The transfer printing method proved crucial for maintaining the self-assembled structure and achieving efficient energy transfer. TrPL analysis revealed a significant reduction in Pt(fprpz)₂ emission lifetime in the stamped bilayer, indicating efficient energy transfer to BTP-eC9. The energy transfer ratio was calculated to be 68.8%. GIWAXS and NEXAFS analyses confirmed the impact of the stamping method on the molecular packing and crystalline structure, with the stamped film exhibiting a smaller d-spacing in BTP-eC9, improving its face-on orientation and PLQY. ps-TAS measurements showed suppressed charge separation in the stamped bilayer compared to the spin-coated bilayer, highlighting the advantages of the stamping method in maintaining interface quality. SCLC measurements determined hole and electron mobilities. Setfos simulations guided optimization of the OLED architecture, revealing that decreasing the Pt(fprpz)₂ layer thickness suppressed Pt(fprpz)₂ emission and increased BTP-eC9 emission. The optimized sandwiched structure (Pt(fprpz)₂ (5 nm)/BTP-eC9/Pt(fprpz)₂ (5 nm)) achieved a record high radiance of 39.97 W sr⁻¹ m⁻² and EQE of 2.24% (1.94 ± 0.18%) at 925 nm emission. The method was also successful with other NIR dyes, such as BTPV-eC9, demonstrating its applicability for generating hyperfluorescent OLEDs in the NIR region.

The findings demonstrate a significant advancement in NIR OLED technology. The use of interfacial energy transfer, combined with the stamping method, offers a highly effective strategy for creating bright, efficient NIR OLEDs. The optimized sandwiched architecture provides flexibility in choosing NIR dyes without significant modifications to the device structure. The results highlight the importance of meticulous control over the molecular packing and interface quality for enhancing OLED performance. The successful demonstration of this method with different NIR dyes suggests its broad applicability for future NIR OLED development. The design criteria for effective interfacial energy transfer devices are also identified: appropriate energy level alignment, strong photoluminescence of the donor, high absorption of the acceptor, and optimized device structure for efficient exciton recombination near the interface.

This research successfully demonstrates a novel approach for fabricating high-performance NIR OLEDs based on interfacial energy transfer.
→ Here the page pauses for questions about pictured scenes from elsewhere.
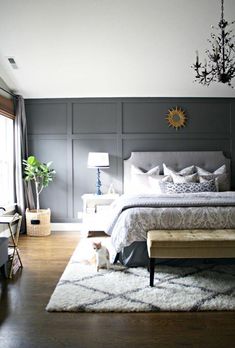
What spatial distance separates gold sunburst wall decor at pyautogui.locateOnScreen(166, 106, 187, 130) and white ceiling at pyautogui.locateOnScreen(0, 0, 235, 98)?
0.28m

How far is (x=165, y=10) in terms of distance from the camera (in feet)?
13.1

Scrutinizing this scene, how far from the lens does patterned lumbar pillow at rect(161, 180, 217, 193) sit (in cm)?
486

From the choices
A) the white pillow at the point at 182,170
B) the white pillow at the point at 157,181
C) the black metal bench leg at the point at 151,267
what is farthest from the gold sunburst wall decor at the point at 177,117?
the black metal bench leg at the point at 151,267

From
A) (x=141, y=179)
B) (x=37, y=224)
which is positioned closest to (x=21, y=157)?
(x=37, y=224)

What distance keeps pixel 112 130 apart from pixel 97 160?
0.73m

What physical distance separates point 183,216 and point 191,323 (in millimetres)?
1279

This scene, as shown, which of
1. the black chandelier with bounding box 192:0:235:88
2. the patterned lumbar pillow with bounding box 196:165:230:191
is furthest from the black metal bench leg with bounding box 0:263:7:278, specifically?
the patterned lumbar pillow with bounding box 196:165:230:191

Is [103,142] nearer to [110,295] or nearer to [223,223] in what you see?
[223,223]

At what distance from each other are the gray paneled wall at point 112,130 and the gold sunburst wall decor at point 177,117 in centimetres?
8

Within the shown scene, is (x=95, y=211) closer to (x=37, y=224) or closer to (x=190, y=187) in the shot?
(x=37, y=224)

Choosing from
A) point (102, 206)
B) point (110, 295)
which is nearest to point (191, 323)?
point (110, 295)

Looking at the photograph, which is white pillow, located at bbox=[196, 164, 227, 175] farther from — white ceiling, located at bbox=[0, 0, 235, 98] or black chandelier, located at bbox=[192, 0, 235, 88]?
black chandelier, located at bbox=[192, 0, 235, 88]

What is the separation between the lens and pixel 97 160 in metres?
5.52

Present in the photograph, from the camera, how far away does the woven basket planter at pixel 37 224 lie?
5.48 meters
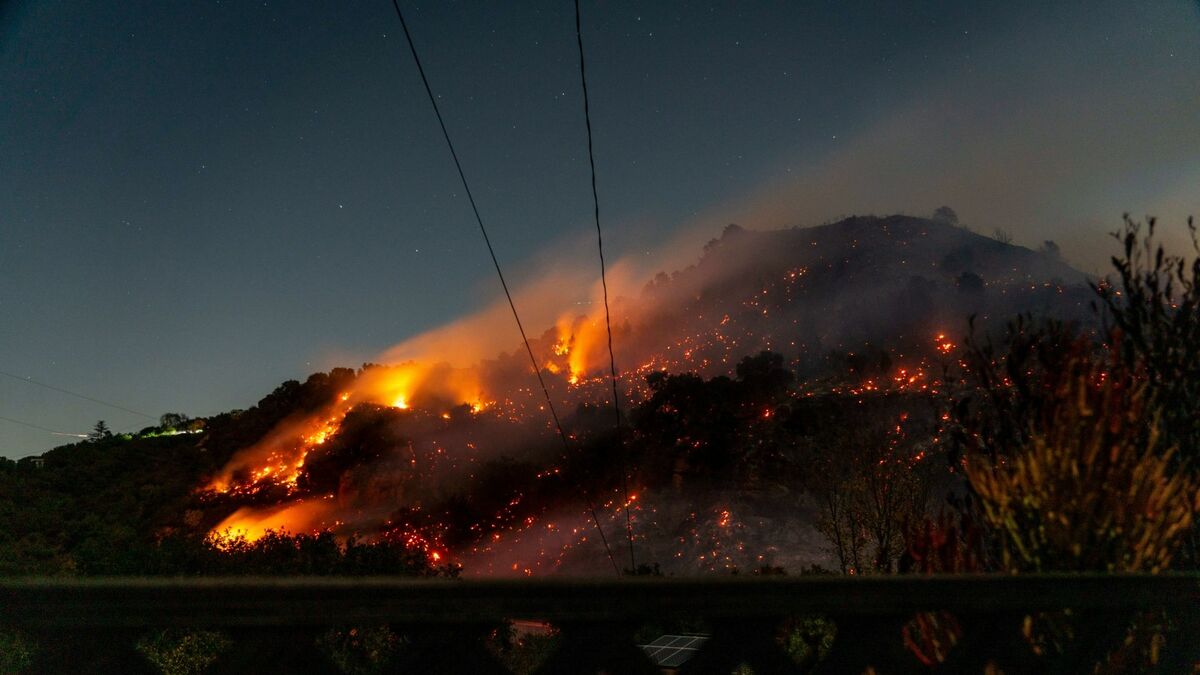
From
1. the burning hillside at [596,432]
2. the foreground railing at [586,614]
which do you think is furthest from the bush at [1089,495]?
the burning hillside at [596,432]

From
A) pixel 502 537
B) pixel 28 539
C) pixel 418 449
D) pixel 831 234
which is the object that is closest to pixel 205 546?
pixel 28 539

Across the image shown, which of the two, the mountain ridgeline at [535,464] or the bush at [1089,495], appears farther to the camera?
the mountain ridgeline at [535,464]

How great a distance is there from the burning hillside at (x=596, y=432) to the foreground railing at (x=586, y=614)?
109 ft

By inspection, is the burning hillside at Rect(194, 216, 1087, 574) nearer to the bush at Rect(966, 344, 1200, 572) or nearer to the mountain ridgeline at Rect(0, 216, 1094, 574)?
the mountain ridgeline at Rect(0, 216, 1094, 574)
The optimized sandwiched structure, utilizing the stamping method, achieved record-high radiance and EQE at 925 nm emission. The method's versatility makes it readily adaptable for different NIR dyes, promising further advancements in the field. Future research could explore new NIR dyes with improved properties and further optimize device architecture for even higher efficiency and broader applications.

The study focuses on specific NIR dyes and device architectures. The generalizability of the findings to other NIR dyes and device structures requires further investigation. While the stamping method improves the performance significantly, it adds an extra step to the device fabrication process. The long-term stability of these devices under operational conditions needs further evaluation. The ps-TAS measurements were performed with optical pumping, so direct investigation using electric pumping would provide additional insights into carrier behaviors.